Small Island Developing States (SIDS) face severe structural challenges to their sustainable development. The United Nations recognises 38 SIDS, which include some of the poorest and most isolated countries in the world, with relatively small populations and narrow endowments of land and natural resources.
The need to reduce vulnerability and build resilience to external shocks has guided collective efforts by SIDS and the international community. As part of the 2030 Agenda for Sustainable Development, the United Nations devoted an intergovernmental process to assisting SIDS, from which the most recent outcome document is the wide-ranging 2014 SIDS Accelerated Modalities of Action (SAMOA) Pathway, intended to guide international action towards sustainable development in SIDS.
This paper aims to build on the parts of the Pathway devoted to building resilient economies in SIDS.2 Economic development strategies are an important piece of the resilience-building agenda. They provide a blueprint for governments and incentives for the private sector to invest in new industries and infrastructure, ideally spurring a self-reinforcing cycle of economic growth and structural transformation, yielding a resilient economy – a pillar of any sustainable development plan.
This paper proposes a two-part analysis.
Section 1 builds the case for economic development strategies as an important part of resilience-building in SIDS and the need to identify alternative strategies adapted to their context.
Section 2 then proposes a simple framework to evaluate: what exists in terms of SIDS’ endowments and economic structures, to frame how SIDS are positioned to capitalise on future opportunities, in the context of, for example, global value chains and the Fourth Industrial Revolution.

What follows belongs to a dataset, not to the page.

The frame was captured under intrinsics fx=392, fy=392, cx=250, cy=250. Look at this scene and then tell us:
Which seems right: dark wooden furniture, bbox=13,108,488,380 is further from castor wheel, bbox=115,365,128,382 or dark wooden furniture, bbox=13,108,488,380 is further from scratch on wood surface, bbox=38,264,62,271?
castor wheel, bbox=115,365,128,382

This paper does not presume to prescribe short-term fixes to the unique challenges facing SIDS. Instead, we intend for our analysis and recommendations to reinforce an ongoing strategic planning process in SIDS, towards long-term, sustainable economic development. In this respect, the paper is a first step towards more detailed analysis, policy advice and technical assistance on formulating development strategies adapted to SIDS’ particular needs.